THUNDER BAY – The city’s finance and administration standing committee unanimously endorsed city staff’s recommendation to lower the large industrial tax ratio from 2.73 to 2.61, while the commercial ratio remains at the provincial threshold of 1.98, and the multi-residential ratio remains at 1.99.
“I’m happy to see a phased-in approach. I think a phased-in approach is always a compromise and it’s a good middle ground,” Coun. Mark Bentz said.
Last year, council voted to maintain the city’s existing tax ratios against the advice of city staff, who recommended decreasing the proportion of taxes paid by industrial, commercial and multi-residential property owners as a way to encourage growth in those sectors.
Keri Greaves, commissioner of corporate services and city treasurer, said the full implementation of the council-approved long-term property-tax strategy was put on hold due to council’s direction to maintain a focus on supporting residential affordability.
“Instead, the recommended option is intended to address what administration sees as a very significant structural risk in the city’s tax ratios, specifically the large industrial tax ratio, while having a very minimal impact on residential affordability,” he said.
Director of revenue, Kathleen Cannon, said the residential impact is $65.94 per $100,000 of assessed property related to the 2026 budget. The changes to the large industrial tax ratio amount to $0.89 or a 0.05 per cent increase on $100,000 of assessed property related to the tax ratio.
The tax bill for a single-family detached home assessed at $219,000, the median for Thunder Bay, will increase by $146.36.
“Across industrial, multi-residential, and commercial classes, Thunder Bay remains above the average. In the case of large industrial, this difference is especially pronounced. These higher ratios can impact competitiveness and investment, especially in the commercial and industrial sectors,” Cannon said.

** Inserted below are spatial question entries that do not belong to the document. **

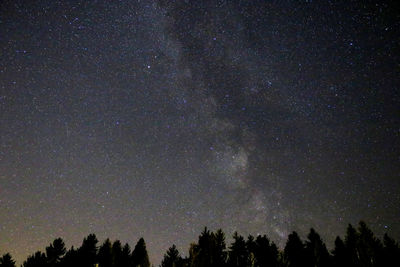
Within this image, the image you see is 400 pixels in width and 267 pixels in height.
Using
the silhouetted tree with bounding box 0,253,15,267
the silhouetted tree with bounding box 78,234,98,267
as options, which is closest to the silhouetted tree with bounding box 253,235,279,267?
the silhouetted tree with bounding box 78,234,98,267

Referring to a municipal study conducted by BMA Management Consulting Inc., she said there are 16 other municipalities with a large industrial property class, and most have one ratio for all their industrial properties.
The BMA’s average industrial tax ratio in 2025 was 2.1, far below the city’s large industrial ratio of 2.73.
“The city has only three properties in the large industrial class, which means higher volatility and less equity. Reducing this ratio helps address both issues,” Cannon said.
Bentz asked why focus on industrial and not the commercial?
According to the staff report, in 1998, city council adopted optional categories for tax classes as a temporary solution to mitigate large shifts in the overall tax burden. The optional classes were not intended to be permanent.
Cannon said the city phased out the optional classes. All but one.
“It is the ratio that is the furthest away from all the others and the highest ratio comparable to other municipalities as well,” she said.
McKellar Coun. Brian Hamilton asked how the industrial sector responds to the massive discrepancy between the city’s average industrial ratio and the provincial average.
“There are several site-selection factors for large industrial users, land availability, infrastructure, workforce, but tax policy alone can’t guarantee attraction. Maintaining materially high ratios than comparable industry, industrial properties does create disincentive,” Cannon said. “So, removing a known barrier aligns with our best, you know, it aligns with Thunder Bay more closely and our best practices across Ontario as well. So, the goal is not risk; the goal is risk reduction. It’s not guaranteed attraction, but certainly, tax policy is one way to help attract industrial business to Thunder Bay.”